Taking shape with focus on crime fighting and with narration
The FBI began its second season with a change or two. Lynn Loring was most assuredly out of the picture as Barbara Erskine. More significantly, the episode began and ended with narration by Marvin Miller. Narration was already used by QM Productions’s “flagship” production, The Fugitive, which also aired on ABC. The narration provided a much-needed framing device for the episode.
The second season had both good episode, as well as some notable clunkers, especially “The Contaminator.” William Reynolds, who played SAC Tom Colby, would make his second appearance on the series, in episode # 41, “Anatomy Of A Prison Break.” He already displayed a distinctive appearance that would finally earn him his role as SAC Tom Colby in September 1967.
In the end credits, Efrem Zimbalist Jr. drove a 1967 Ford Mustang convertible. This was also the second of two seasons the series was produced when Warner Brothers was under the control of Jack Warner. He sold his controlling interest in November 1966 to Seven Arts, which renamed the company Warner Brothers-Seven Arts.

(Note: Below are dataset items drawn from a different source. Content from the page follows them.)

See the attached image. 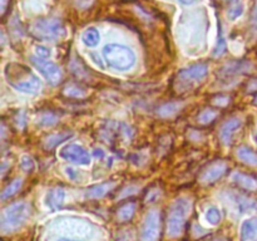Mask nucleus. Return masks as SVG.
I'll return each instance as SVG.
<instances>
[{
    "label": "nucleus",
    "mask_w": 257,
    "mask_h": 241,
    "mask_svg": "<svg viewBox=\"0 0 257 241\" xmlns=\"http://www.w3.org/2000/svg\"><path fill=\"white\" fill-rule=\"evenodd\" d=\"M4 74L8 83L20 93L35 94L42 88V82H40L39 78L25 65L9 63L5 67Z\"/></svg>",
    "instance_id": "obj_1"
},
{
    "label": "nucleus",
    "mask_w": 257,
    "mask_h": 241,
    "mask_svg": "<svg viewBox=\"0 0 257 241\" xmlns=\"http://www.w3.org/2000/svg\"><path fill=\"white\" fill-rule=\"evenodd\" d=\"M103 57L108 65L114 69L125 72L135 67L136 54L130 47H125L118 43H110L103 48Z\"/></svg>",
    "instance_id": "obj_2"
},
{
    "label": "nucleus",
    "mask_w": 257,
    "mask_h": 241,
    "mask_svg": "<svg viewBox=\"0 0 257 241\" xmlns=\"http://www.w3.org/2000/svg\"><path fill=\"white\" fill-rule=\"evenodd\" d=\"M192 208V202L187 197H180L171 207L168 216V236L177 237L183 232L186 218Z\"/></svg>",
    "instance_id": "obj_3"
},
{
    "label": "nucleus",
    "mask_w": 257,
    "mask_h": 241,
    "mask_svg": "<svg viewBox=\"0 0 257 241\" xmlns=\"http://www.w3.org/2000/svg\"><path fill=\"white\" fill-rule=\"evenodd\" d=\"M32 34L40 40L54 42L65 35V28L59 19H39L33 24Z\"/></svg>",
    "instance_id": "obj_4"
},
{
    "label": "nucleus",
    "mask_w": 257,
    "mask_h": 241,
    "mask_svg": "<svg viewBox=\"0 0 257 241\" xmlns=\"http://www.w3.org/2000/svg\"><path fill=\"white\" fill-rule=\"evenodd\" d=\"M28 205L25 202H15L4 208L2 213V228L3 231L17 230L25 222L28 217Z\"/></svg>",
    "instance_id": "obj_5"
},
{
    "label": "nucleus",
    "mask_w": 257,
    "mask_h": 241,
    "mask_svg": "<svg viewBox=\"0 0 257 241\" xmlns=\"http://www.w3.org/2000/svg\"><path fill=\"white\" fill-rule=\"evenodd\" d=\"M30 62L50 84H58L60 82L63 77L62 70H60V68L55 63L45 59H40V58L35 57V55L30 57Z\"/></svg>",
    "instance_id": "obj_6"
},
{
    "label": "nucleus",
    "mask_w": 257,
    "mask_h": 241,
    "mask_svg": "<svg viewBox=\"0 0 257 241\" xmlns=\"http://www.w3.org/2000/svg\"><path fill=\"white\" fill-rule=\"evenodd\" d=\"M59 157L62 160L69 161L72 163H77L80 166H88L90 163V155L79 145L70 143L60 148Z\"/></svg>",
    "instance_id": "obj_7"
},
{
    "label": "nucleus",
    "mask_w": 257,
    "mask_h": 241,
    "mask_svg": "<svg viewBox=\"0 0 257 241\" xmlns=\"http://www.w3.org/2000/svg\"><path fill=\"white\" fill-rule=\"evenodd\" d=\"M160 213L153 210L146 215L141 228V241H157L160 236Z\"/></svg>",
    "instance_id": "obj_8"
},
{
    "label": "nucleus",
    "mask_w": 257,
    "mask_h": 241,
    "mask_svg": "<svg viewBox=\"0 0 257 241\" xmlns=\"http://www.w3.org/2000/svg\"><path fill=\"white\" fill-rule=\"evenodd\" d=\"M226 170H227V166L222 161H218V162L212 163V165L208 166L205 171L202 172V175L200 176V182L202 183H212L215 181H217L218 178L222 177L225 175Z\"/></svg>",
    "instance_id": "obj_9"
},
{
    "label": "nucleus",
    "mask_w": 257,
    "mask_h": 241,
    "mask_svg": "<svg viewBox=\"0 0 257 241\" xmlns=\"http://www.w3.org/2000/svg\"><path fill=\"white\" fill-rule=\"evenodd\" d=\"M208 68L206 64H195L191 67L185 68L180 72L181 79L188 80V82H196V80H201L207 75Z\"/></svg>",
    "instance_id": "obj_10"
},
{
    "label": "nucleus",
    "mask_w": 257,
    "mask_h": 241,
    "mask_svg": "<svg viewBox=\"0 0 257 241\" xmlns=\"http://www.w3.org/2000/svg\"><path fill=\"white\" fill-rule=\"evenodd\" d=\"M242 125V120L240 118H231L227 122L223 123V126L220 130V140L223 145H230L231 141H232L233 135L236 133V131L241 127Z\"/></svg>",
    "instance_id": "obj_11"
},
{
    "label": "nucleus",
    "mask_w": 257,
    "mask_h": 241,
    "mask_svg": "<svg viewBox=\"0 0 257 241\" xmlns=\"http://www.w3.org/2000/svg\"><path fill=\"white\" fill-rule=\"evenodd\" d=\"M241 241H257V217L247 218L240 228Z\"/></svg>",
    "instance_id": "obj_12"
},
{
    "label": "nucleus",
    "mask_w": 257,
    "mask_h": 241,
    "mask_svg": "<svg viewBox=\"0 0 257 241\" xmlns=\"http://www.w3.org/2000/svg\"><path fill=\"white\" fill-rule=\"evenodd\" d=\"M65 198V191L64 188L57 187L53 188V190H49V192L45 196V203H47L48 207L50 210L55 211L58 208H60V206L63 205Z\"/></svg>",
    "instance_id": "obj_13"
},
{
    "label": "nucleus",
    "mask_w": 257,
    "mask_h": 241,
    "mask_svg": "<svg viewBox=\"0 0 257 241\" xmlns=\"http://www.w3.org/2000/svg\"><path fill=\"white\" fill-rule=\"evenodd\" d=\"M231 201H232L236 210L240 213L247 212V211H252L257 208L256 201L250 197H246L245 195H236V193H233V195H231Z\"/></svg>",
    "instance_id": "obj_14"
},
{
    "label": "nucleus",
    "mask_w": 257,
    "mask_h": 241,
    "mask_svg": "<svg viewBox=\"0 0 257 241\" xmlns=\"http://www.w3.org/2000/svg\"><path fill=\"white\" fill-rule=\"evenodd\" d=\"M233 182L237 183L241 188H245L248 191H255L257 190V181L251 176L245 175V173L241 172H235L231 176Z\"/></svg>",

Marvin Miller joins the cast!
Television audiences in the 1950s knew Marvin Miller as Michael Anthony, the man who handed out $1 million checks in the CBS-TV series The Millionaire. One guest on that 1955-60 series was a young actor named William Reynolds. By 1966, Mr. Miller had put his patrician baritone voice to use not only in voice-overs, but also in many other recorded venues. Though uncredited in The FBI, Mr. Miller provided the authoritative narration that opened and closed episode until the show’s end in April 1974.